Coordenador de MSF no Sudão relata “situação catastrófica” em hospital que atende feridos

Chefe de operações em Darfur do Norte fala da situação vivida em meio à guerra no hospital apoiado por Médicos Sem Fronteiras

Atualmente, há confrontos intensos em El Fasher. Ainda podemos ouvir disparos no prédio onde estamos. Está muito inseguro por causa dos tiros e bombardeios e houve um grande número de vítimas civis.

No hospital que apoiamos, recebemos 279 pacientes feridos desde que os conflitos começaram no sábado, 15 de abril. Tragicamente, 44 deles morreram. A situação é catastrófica. A maioria dos feridos é de civis que foram atingidos por balas perdidas, e muitos deles são crianças. Eles têm fraturas causadas por balas ou apresentam ferimentos a bala, estilhaços nas pernas, no abdômen ou no peito.

Muitos precisam de transfusões de sangue. Há tantos pacientes que eles estão sendo atendidos no chão dos corredores porque simplesmente não há leitos suficientes para acomodar o grande número de feridos.

Até o final de semana passado, o Hospital Sul, onde trabalhamos, não possuía capacidade cirúrgica. O local era uma maternidade que começamos a apoiar em 2022, a fim de ajudar a reduzir as altas taxas de mortalidade materna na região. No entanto, desde que os conflitos começaram, tivemos que redirecionar o hospital para possibilitar o tratamento dos feridos.

Todos os outros hospitais da cidade tiveram que fechar devido à proximidade com os confrontos ou porque os profissionais não estavam conseguindo chegar até os locais de trabalho por conta da intensidade dos conflitos. Cirurgiões desses hospitais que estão fechados conseguiram chegar ao Hospital Sul e realizar uma série de cirurgias. No entanto, eles estão ficando sem suprimentos rapidamente.

Conseguimos chegar ao hospital para reabastecê-lo na terça-feira, 19 de abril, quando houve uma pausa nos confrontos, mas se não conseguirmos mais suprimentos para Darfur e se continuarmos a receber um número tão alto de feridos, só haverá suprimentos médicos suficientes para mais três semanas.

Atualmente, no Sudão, nada pode ser transportado. Os aeroportos em todo o país foram fechados após o início dos confrontos e há conflitos nas ruas, por isso não podemos obter mais suprimentos para o Darfur do Norte ou para dentro do país. O Chade fechou suas fronteiras. Então, se a situação não mudar e o acesso humanitário não for concedido, haverá uma perda de vidas ainda maior.

Do jeito que as coisas estão, os dois centros cirúrgicos que foram estruturados não vão poder lidar com o fluxo ininterrupto de vítimas de trauma e pacientes com questões obstétricas de emergência. Na maternidade, há atualmente duas mulheres em cada leito.

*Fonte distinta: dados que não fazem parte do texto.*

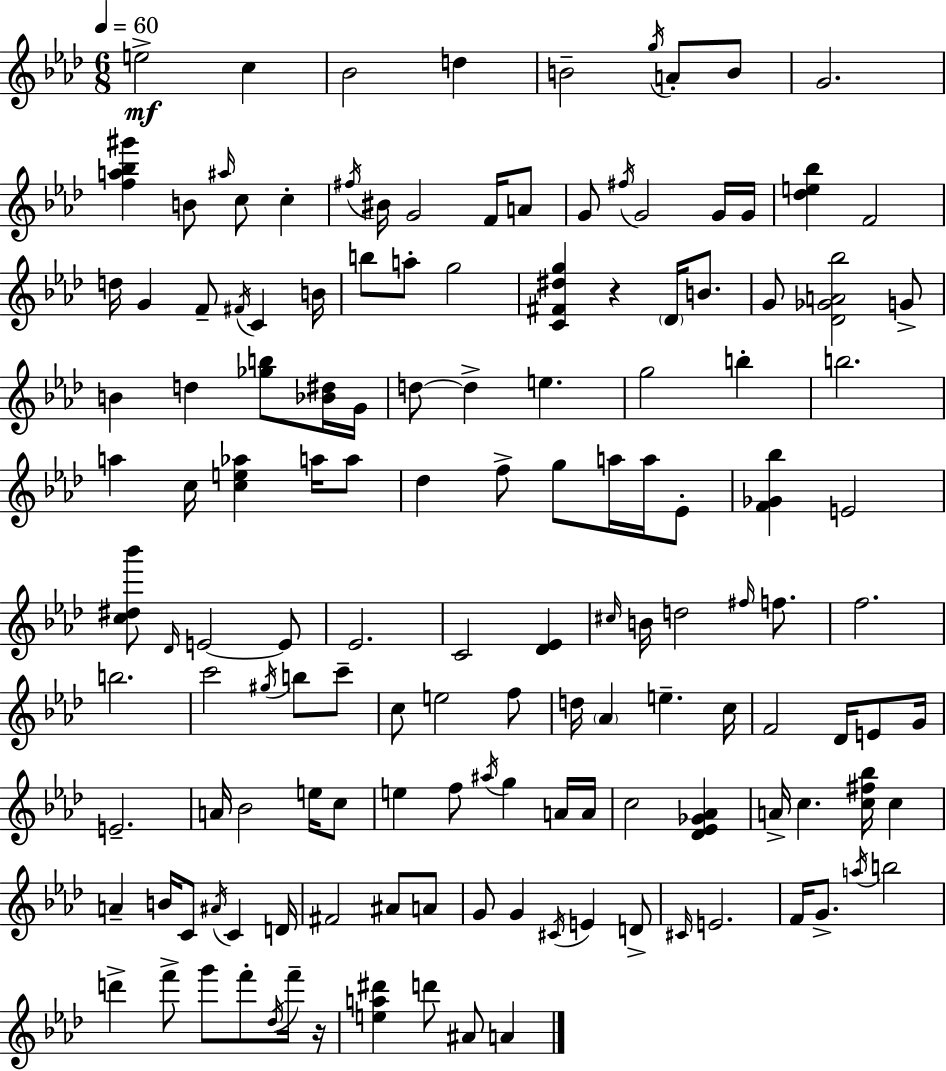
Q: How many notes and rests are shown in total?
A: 143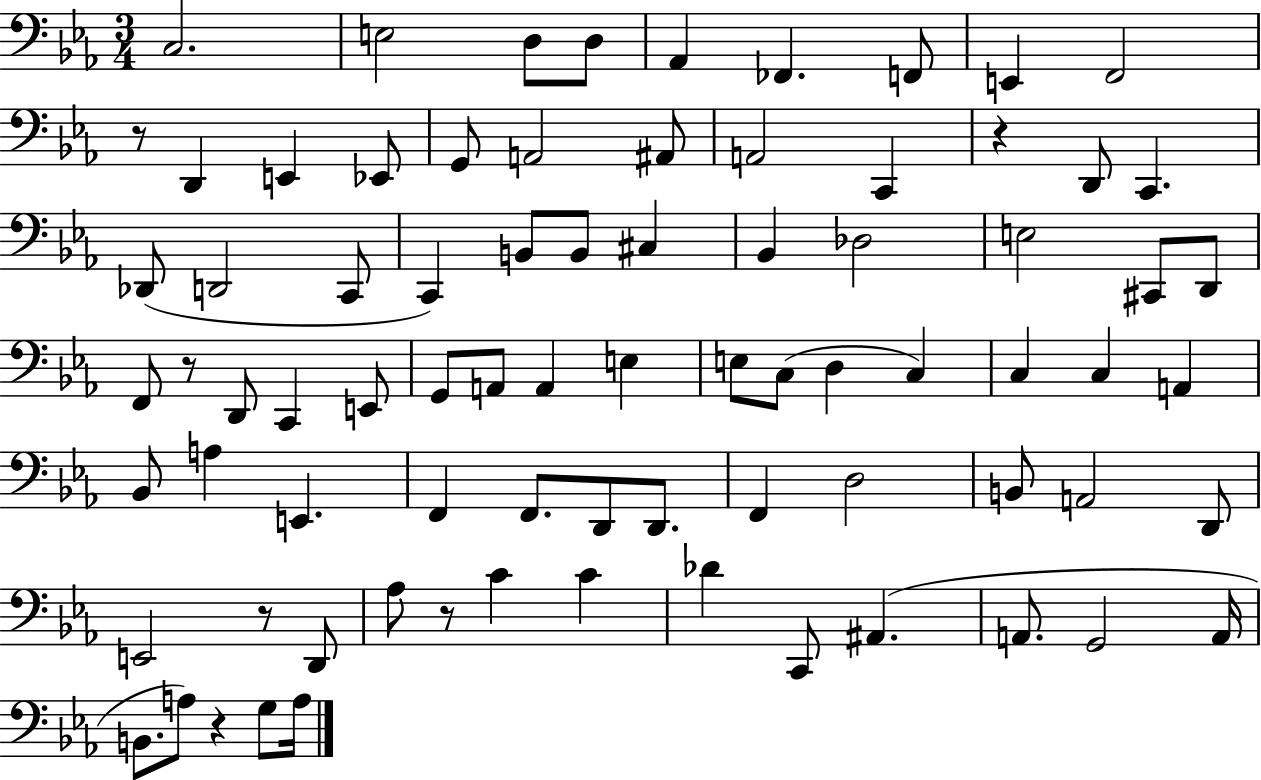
X:1
T:Untitled
M:3/4
L:1/4
K:Eb
C,2 E,2 D,/2 D,/2 _A,, _F,, F,,/2 E,, F,,2 z/2 D,, E,, _E,,/2 G,,/2 A,,2 ^A,,/2 A,,2 C,, z D,,/2 C,, _D,,/2 D,,2 C,,/2 C,, B,,/2 B,,/2 ^C, _B,, _D,2 E,2 ^C,,/2 D,,/2 F,,/2 z/2 D,,/2 C,, E,,/2 G,,/2 A,,/2 A,, E, E,/2 C,/2 D, C, C, C, A,, _B,,/2 A, E,, F,, F,,/2 D,,/2 D,,/2 F,, D,2 B,,/2 A,,2 D,,/2 E,,2 z/2 D,,/2 _A,/2 z/2 C C _D C,,/2 ^A,, A,,/2 G,,2 A,,/4 B,,/2 A,/2 z G,/2 A,/4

Anteriormente, um hospital vizinho realizava todas as cesarianas de emergência – geralmente em torno de três a cinco por dia – e mais de 30 partos normais em um período de 24 horas. Agora, tudo isso está ocorrendo no Hospital Sul, ao mesmo tempo em que os cirurgiões de trauma estão trabalhando.

Acabamos de saber que o Hospital Pediátrico para onde costumávamos encaminhar recém-nascidos foi completamente saqueado, o que significa que agora não temos para onde encaminhar recém-nascidos que apresentam sepse ou aqueles que nascem prematuros. Não há incubadoras no Hospital Sul, o que tornará difícil manter essas crianças vivas.

A equipe atual está sobrecarregada. Os profissionais têm trabalhado 24 horas por dia. Estamos avaliando alternativas para trazer suprimentos e cirurgiões de trauma experientes para o país para fornecer apoio quando a situação permitir, mas – como é o caso com o fluxo de suprimentos médicos, interrompido – atualmente, isso não é possível.

É fundamental que possamos ter acesso a todas as unidades de saúde em todo o país. Neste momento, é isso que salvará a vida das pessoas. As instalações de saúde estão ficando sem suprimentos e os profissionais não conseguem trabalhar.

Trabalhadores de saúde, humanitários e de resgate ficaram encurralados pelos confrontos. Como resultado, as pessoas estão morrendo. A garantia de acesso aos locais onde a ajuda é necessária é que vai mudar isso. Isso e o compromisso das partes em conflito de que pouparão a vida de civis.